Сегодня всё было неспешно, наверное, испортившаяся погода так действовала. Стук дождя по карнизу задавал ритм, заставлял дышать с ним в унисон, и время стало тягучим и приятным. Алёна обнимала Кострова за шею, двигалась, как он хотел, подчиняясь его рукам, целовала сама, тянула за волосы, заставляя его откидывать голову на подушку и закрывать глаза. А сама вглядывалась в его лицо, потом прижалась губами к его израненной щеке и провела языком по сеточке шрамов. Павел не возразил и не оттолкнул, слишком занят был собственными ощущениями, чтобы контролировать её. Его ладони гладили Алёну по бокам, по животу, поднимались к груди, потом спускались на бёдра и тогда принимались управлять и задавать новый ритм.
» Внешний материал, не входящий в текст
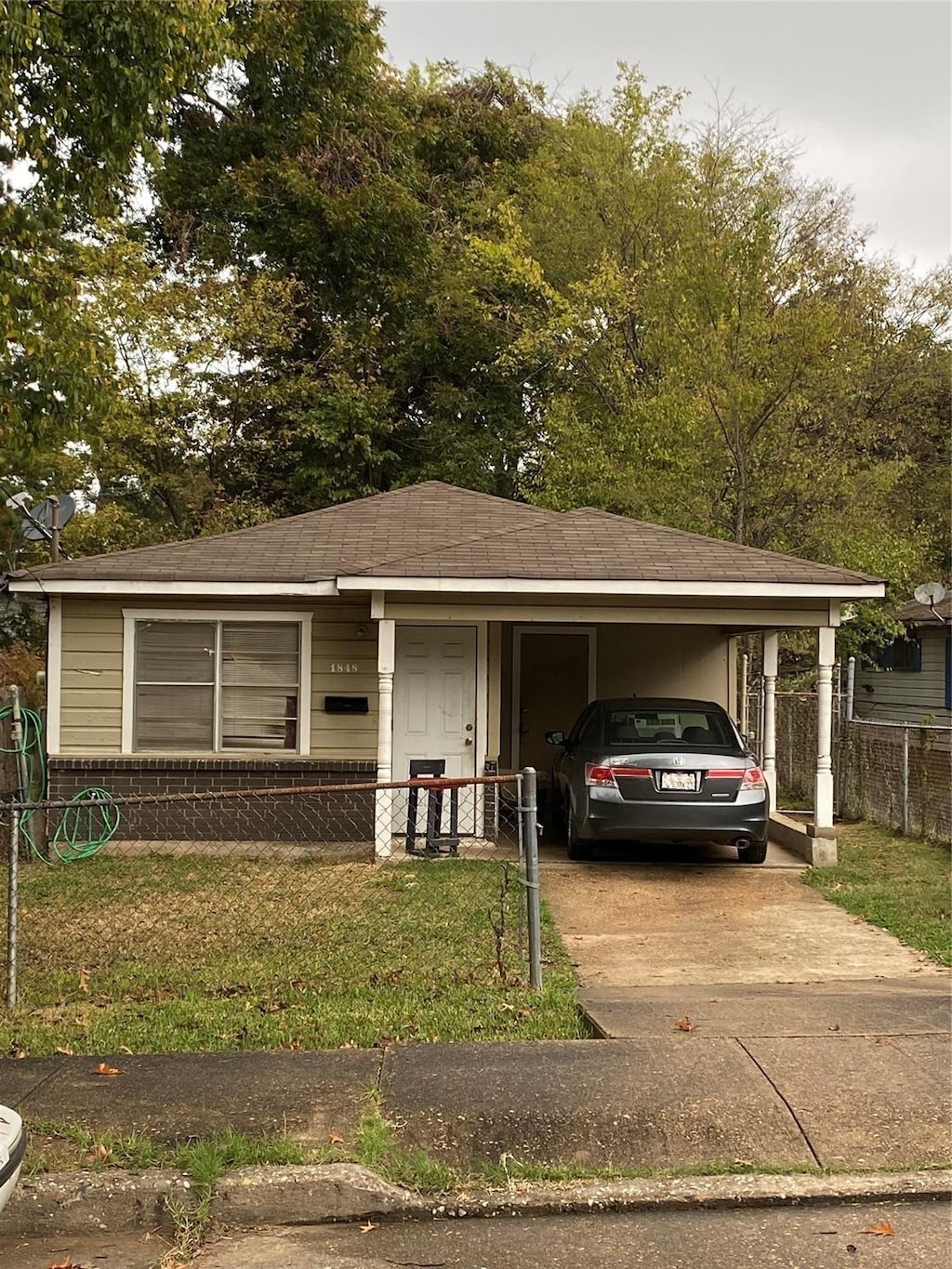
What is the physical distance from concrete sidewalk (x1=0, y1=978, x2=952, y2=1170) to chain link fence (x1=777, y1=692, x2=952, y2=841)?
6.94m

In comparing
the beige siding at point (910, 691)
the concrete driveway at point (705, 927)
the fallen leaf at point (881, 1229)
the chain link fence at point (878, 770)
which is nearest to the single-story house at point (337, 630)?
the chain link fence at point (878, 770)

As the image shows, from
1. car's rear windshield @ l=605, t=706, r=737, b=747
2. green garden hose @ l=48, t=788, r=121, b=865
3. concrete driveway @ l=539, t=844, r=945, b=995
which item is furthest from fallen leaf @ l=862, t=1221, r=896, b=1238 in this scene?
green garden hose @ l=48, t=788, r=121, b=865

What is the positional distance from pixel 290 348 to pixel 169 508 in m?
4.14

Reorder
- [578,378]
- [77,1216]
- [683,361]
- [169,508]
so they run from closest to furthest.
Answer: [77,1216], [683,361], [578,378], [169,508]

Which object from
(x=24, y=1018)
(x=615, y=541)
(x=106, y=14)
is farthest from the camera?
(x=615, y=541)

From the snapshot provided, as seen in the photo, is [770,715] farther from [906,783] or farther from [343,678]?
[343,678]

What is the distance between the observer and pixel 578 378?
20844 millimetres

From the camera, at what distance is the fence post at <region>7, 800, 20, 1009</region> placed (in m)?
5.39

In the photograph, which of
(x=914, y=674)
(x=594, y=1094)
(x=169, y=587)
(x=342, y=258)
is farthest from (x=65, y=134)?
(x=914, y=674)

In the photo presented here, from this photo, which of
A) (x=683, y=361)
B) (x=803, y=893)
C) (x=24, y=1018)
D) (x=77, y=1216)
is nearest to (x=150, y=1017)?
(x=24, y=1018)

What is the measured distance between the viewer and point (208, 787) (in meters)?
11.8

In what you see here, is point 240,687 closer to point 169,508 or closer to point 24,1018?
point 24,1018

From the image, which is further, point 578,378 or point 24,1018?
point 578,378

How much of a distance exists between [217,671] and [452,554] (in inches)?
→ 111
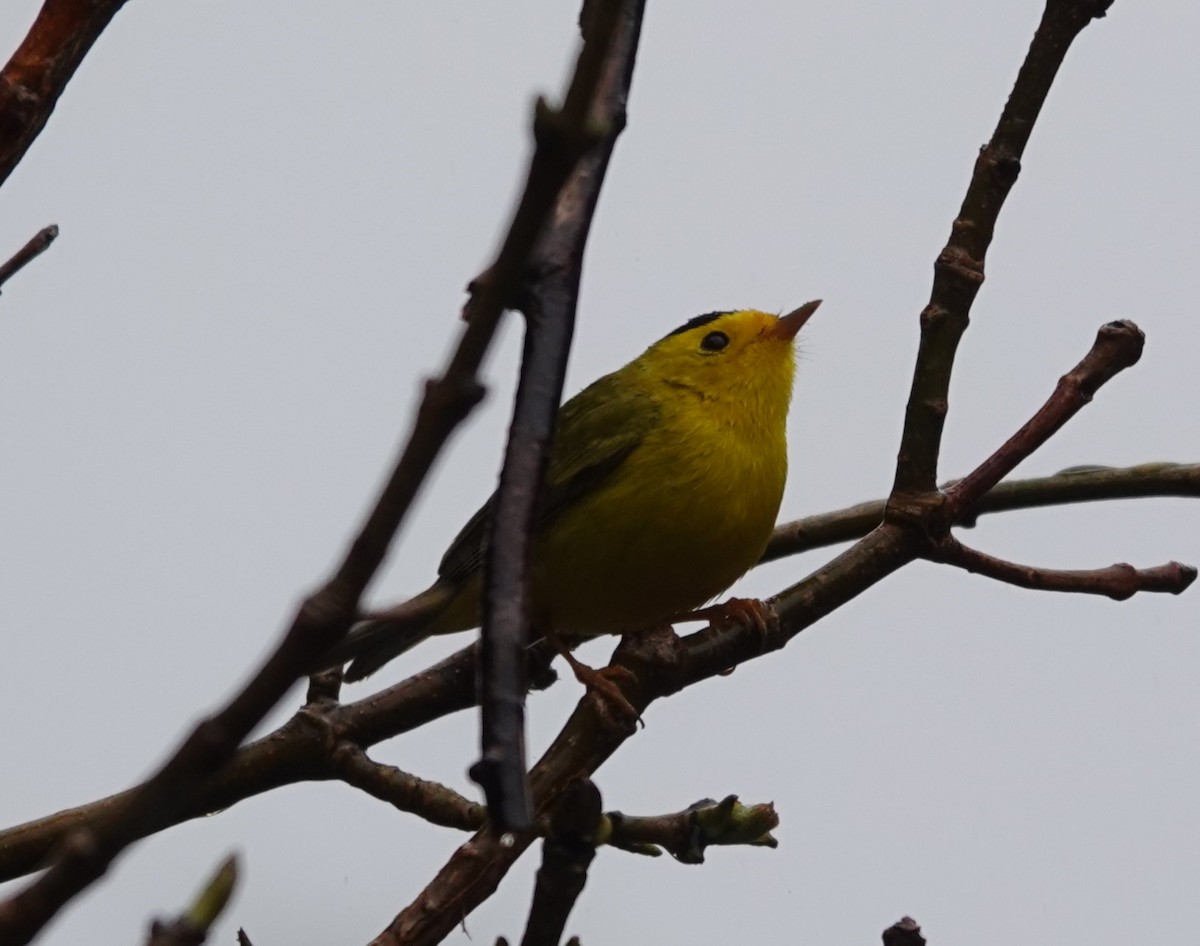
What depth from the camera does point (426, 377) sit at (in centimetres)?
77

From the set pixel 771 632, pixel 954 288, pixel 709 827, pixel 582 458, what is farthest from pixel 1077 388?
pixel 582 458

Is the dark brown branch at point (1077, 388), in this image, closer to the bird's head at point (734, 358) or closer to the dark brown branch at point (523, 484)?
the dark brown branch at point (523, 484)

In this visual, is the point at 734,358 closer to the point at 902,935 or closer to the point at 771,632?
the point at 771,632

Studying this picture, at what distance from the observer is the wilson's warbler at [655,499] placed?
411 centimetres

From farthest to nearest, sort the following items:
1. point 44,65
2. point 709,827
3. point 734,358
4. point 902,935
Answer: point 734,358 < point 709,827 < point 44,65 < point 902,935

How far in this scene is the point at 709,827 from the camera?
1911 mm

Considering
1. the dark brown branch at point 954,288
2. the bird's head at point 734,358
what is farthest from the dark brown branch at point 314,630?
the bird's head at point 734,358

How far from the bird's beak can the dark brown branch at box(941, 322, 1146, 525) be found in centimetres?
245

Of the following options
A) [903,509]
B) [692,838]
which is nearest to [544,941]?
[692,838]

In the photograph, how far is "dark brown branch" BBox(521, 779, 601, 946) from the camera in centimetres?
90

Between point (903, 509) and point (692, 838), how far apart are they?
0.92 meters

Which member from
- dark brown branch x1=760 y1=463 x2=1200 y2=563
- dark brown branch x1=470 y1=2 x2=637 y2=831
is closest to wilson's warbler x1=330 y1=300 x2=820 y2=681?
dark brown branch x1=760 y1=463 x2=1200 y2=563

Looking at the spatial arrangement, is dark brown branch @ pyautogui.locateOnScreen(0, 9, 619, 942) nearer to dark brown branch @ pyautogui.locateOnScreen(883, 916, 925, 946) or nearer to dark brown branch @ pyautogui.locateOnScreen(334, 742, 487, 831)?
dark brown branch @ pyautogui.locateOnScreen(883, 916, 925, 946)

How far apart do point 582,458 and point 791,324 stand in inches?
34.5
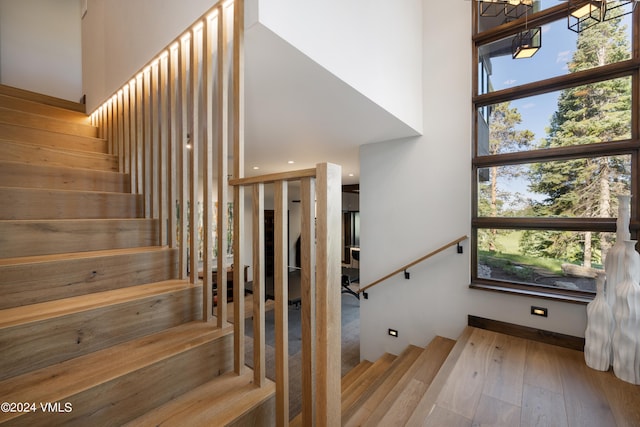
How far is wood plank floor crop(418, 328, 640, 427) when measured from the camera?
5.30 feet

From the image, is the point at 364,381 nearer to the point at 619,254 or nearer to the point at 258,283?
the point at 258,283

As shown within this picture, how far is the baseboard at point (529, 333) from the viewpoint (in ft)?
7.85

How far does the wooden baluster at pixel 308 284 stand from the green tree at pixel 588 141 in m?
2.60

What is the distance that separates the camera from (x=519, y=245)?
269cm

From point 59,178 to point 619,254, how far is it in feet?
13.7

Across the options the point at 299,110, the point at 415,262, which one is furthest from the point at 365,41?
the point at 415,262

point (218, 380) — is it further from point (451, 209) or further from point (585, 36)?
point (585, 36)

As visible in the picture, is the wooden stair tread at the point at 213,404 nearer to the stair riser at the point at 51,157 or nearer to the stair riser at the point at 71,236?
the stair riser at the point at 71,236

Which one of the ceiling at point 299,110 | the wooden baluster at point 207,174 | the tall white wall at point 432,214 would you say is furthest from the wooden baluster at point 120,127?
the tall white wall at point 432,214

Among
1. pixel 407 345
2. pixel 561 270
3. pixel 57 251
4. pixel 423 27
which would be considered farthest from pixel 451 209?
pixel 57 251

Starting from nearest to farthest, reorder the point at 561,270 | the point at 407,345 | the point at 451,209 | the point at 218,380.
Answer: the point at 218,380 → the point at 561,270 → the point at 451,209 → the point at 407,345

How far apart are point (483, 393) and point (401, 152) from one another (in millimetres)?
2469

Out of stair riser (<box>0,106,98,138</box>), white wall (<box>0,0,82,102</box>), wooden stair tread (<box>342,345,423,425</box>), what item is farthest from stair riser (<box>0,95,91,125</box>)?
wooden stair tread (<box>342,345,423,425</box>)

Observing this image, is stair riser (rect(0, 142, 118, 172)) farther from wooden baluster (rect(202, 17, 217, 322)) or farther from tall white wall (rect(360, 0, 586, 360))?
tall white wall (rect(360, 0, 586, 360))
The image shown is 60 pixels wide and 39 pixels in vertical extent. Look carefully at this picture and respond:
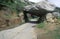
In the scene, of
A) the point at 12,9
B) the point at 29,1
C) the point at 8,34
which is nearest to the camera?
the point at 8,34

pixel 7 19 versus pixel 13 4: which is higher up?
pixel 13 4

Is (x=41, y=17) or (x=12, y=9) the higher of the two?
(x=12, y=9)

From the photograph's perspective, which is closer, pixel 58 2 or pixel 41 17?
pixel 41 17

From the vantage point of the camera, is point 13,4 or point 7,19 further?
point 13,4

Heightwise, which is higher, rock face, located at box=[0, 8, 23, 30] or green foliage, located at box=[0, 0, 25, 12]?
green foliage, located at box=[0, 0, 25, 12]

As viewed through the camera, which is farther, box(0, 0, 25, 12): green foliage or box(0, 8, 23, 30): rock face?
box(0, 0, 25, 12): green foliage

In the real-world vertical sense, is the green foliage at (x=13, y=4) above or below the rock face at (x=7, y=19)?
above

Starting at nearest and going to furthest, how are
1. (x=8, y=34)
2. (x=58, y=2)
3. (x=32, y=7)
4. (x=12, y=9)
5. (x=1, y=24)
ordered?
(x=8, y=34) < (x=1, y=24) < (x=12, y=9) < (x=32, y=7) < (x=58, y=2)

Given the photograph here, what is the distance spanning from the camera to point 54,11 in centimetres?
1045

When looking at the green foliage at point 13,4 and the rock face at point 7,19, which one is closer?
the rock face at point 7,19

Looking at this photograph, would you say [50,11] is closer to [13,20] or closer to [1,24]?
[13,20]

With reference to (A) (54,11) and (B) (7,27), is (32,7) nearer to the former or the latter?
(A) (54,11)

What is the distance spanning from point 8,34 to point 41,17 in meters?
4.18

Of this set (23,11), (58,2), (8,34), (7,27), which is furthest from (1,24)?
(58,2)
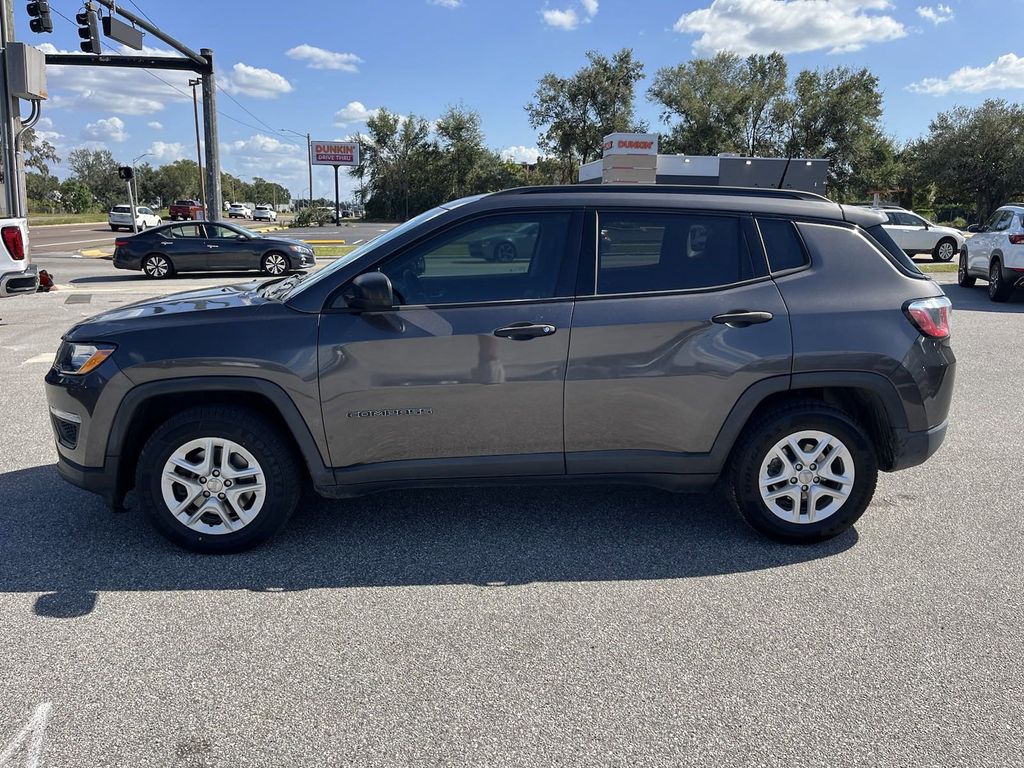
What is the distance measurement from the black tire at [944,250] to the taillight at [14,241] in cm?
2474

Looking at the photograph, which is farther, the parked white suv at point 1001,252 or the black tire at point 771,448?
the parked white suv at point 1001,252

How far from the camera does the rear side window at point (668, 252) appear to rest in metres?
4.02

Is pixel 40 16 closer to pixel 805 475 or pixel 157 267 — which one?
pixel 157 267

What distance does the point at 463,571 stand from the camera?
3.85 meters

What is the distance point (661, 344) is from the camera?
3.92 m

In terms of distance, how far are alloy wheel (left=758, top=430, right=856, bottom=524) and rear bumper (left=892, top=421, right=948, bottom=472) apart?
291 millimetres

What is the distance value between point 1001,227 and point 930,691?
1456 cm

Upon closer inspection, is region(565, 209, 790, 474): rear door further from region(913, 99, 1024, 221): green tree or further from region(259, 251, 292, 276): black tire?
region(913, 99, 1024, 221): green tree

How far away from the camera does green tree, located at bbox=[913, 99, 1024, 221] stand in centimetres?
4612

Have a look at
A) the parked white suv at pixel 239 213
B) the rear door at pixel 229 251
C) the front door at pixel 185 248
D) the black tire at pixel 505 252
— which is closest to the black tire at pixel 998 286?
the black tire at pixel 505 252

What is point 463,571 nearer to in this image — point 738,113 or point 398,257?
point 398,257

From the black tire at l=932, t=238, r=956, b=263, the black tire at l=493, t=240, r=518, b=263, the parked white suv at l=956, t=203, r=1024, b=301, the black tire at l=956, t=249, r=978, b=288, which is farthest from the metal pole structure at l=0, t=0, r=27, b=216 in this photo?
the black tire at l=932, t=238, r=956, b=263

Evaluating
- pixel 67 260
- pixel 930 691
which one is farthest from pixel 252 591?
pixel 67 260

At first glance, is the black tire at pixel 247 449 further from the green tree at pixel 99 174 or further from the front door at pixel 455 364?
the green tree at pixel 99 174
Полумрак в комнате, дробный стук дождя, срывающееся дыхание, накатывающее волнами наслаждение, Алёна в какой-то момент глаза закрыла, окончательно теряясь в звуках и ощущениях, упёрлась руками в подушку и опустила голову, укрыв Павла своими волосами. И даже не сразу поняла, что он снова её целует, причём всё настойчивее. Наклонилась к нему, на поцелуй ответила, потом застонала ему в губы.

— Паша, Паша, — зашептали губы.

Он что-то шепнул ей в ответ, а может, и не шепнул, Алёна на какое-то мгновение перестала соображать и что-то слышать, только почувствовала, как он прижает её к себе, потом ловко перекатился с ней по постели и снова впился в её губы. А она раскинула руки в стороны и счастливо вздохнула. Правда, долго ей отдыхать не дали, Павел её за подбородок взял, требовательно сжал, и Алёна глаза открыла, посмотрела на него. Встретила насмешливую улыбку.

— Не притворяйся, я тебя знаю. Ты ещё со мной.

Алёна руки подняла, чтобы обнять его, а когда он наклонился, поцеловала в подбородок.

— Я с тобой.

Просто лежать с ним после, тоже было приятно. Алёна любила такие моменты. Когда к Павлу можно было прижиматься, когда они оба молчали, переводя дыхание, или просто думали каждый о своём. Алёна уже привычно закидывала на него ногу, водила пальцем по его груди или рёбрам, а иногда и улыбалась в темноте. Сегодня не улыбалась, не настолько темно было, щекой к плечу Кострова прижалась и грелась. Спине было немного прохладно, пока там его рука не оказалась. В её жизнь возвращались звуки. Внизу залаял Роско, потом за стеной послышалась мелодия её мобильного. Алёна в досаде вздохнула, даже предприняла попытку носом в подушку зарыться, но Костров ругнулся сквозь зубы, шевельнулся, потом на постели сел, повернувшись к Алёне спиной. Она потянулась к нему рукой.

— Паш.

Он не откликнулся, поднялся и пошёл в ванную, а Алёна вновь обратила внимание на шрам на его бедре. Он выделялся на фоне более смуглой кожи. Павел включил в ванной свет, дверь не закрыл, но это ничуть не успокоило. Алёна на подушки откинулась, убрала с лица волосы. А руку положила на соседнюю подушку, которая ещё хранила тепло чужого тела.

Их уединение прервал короткий стук в дверь. Алёна как раз застегнула юбку, расправила её и поторопилась дверь открыть, но, наверное, зря надеялась, что сможет кого-то обмануть порядком в своей одежде, уж точно не Альбину Петровну. Та только устремила на неё свой проницательный взгляд, как тут же стало стыдно, за всё, особенно за запертую на ключ дверь, явный намёк на то, что за ней происходило.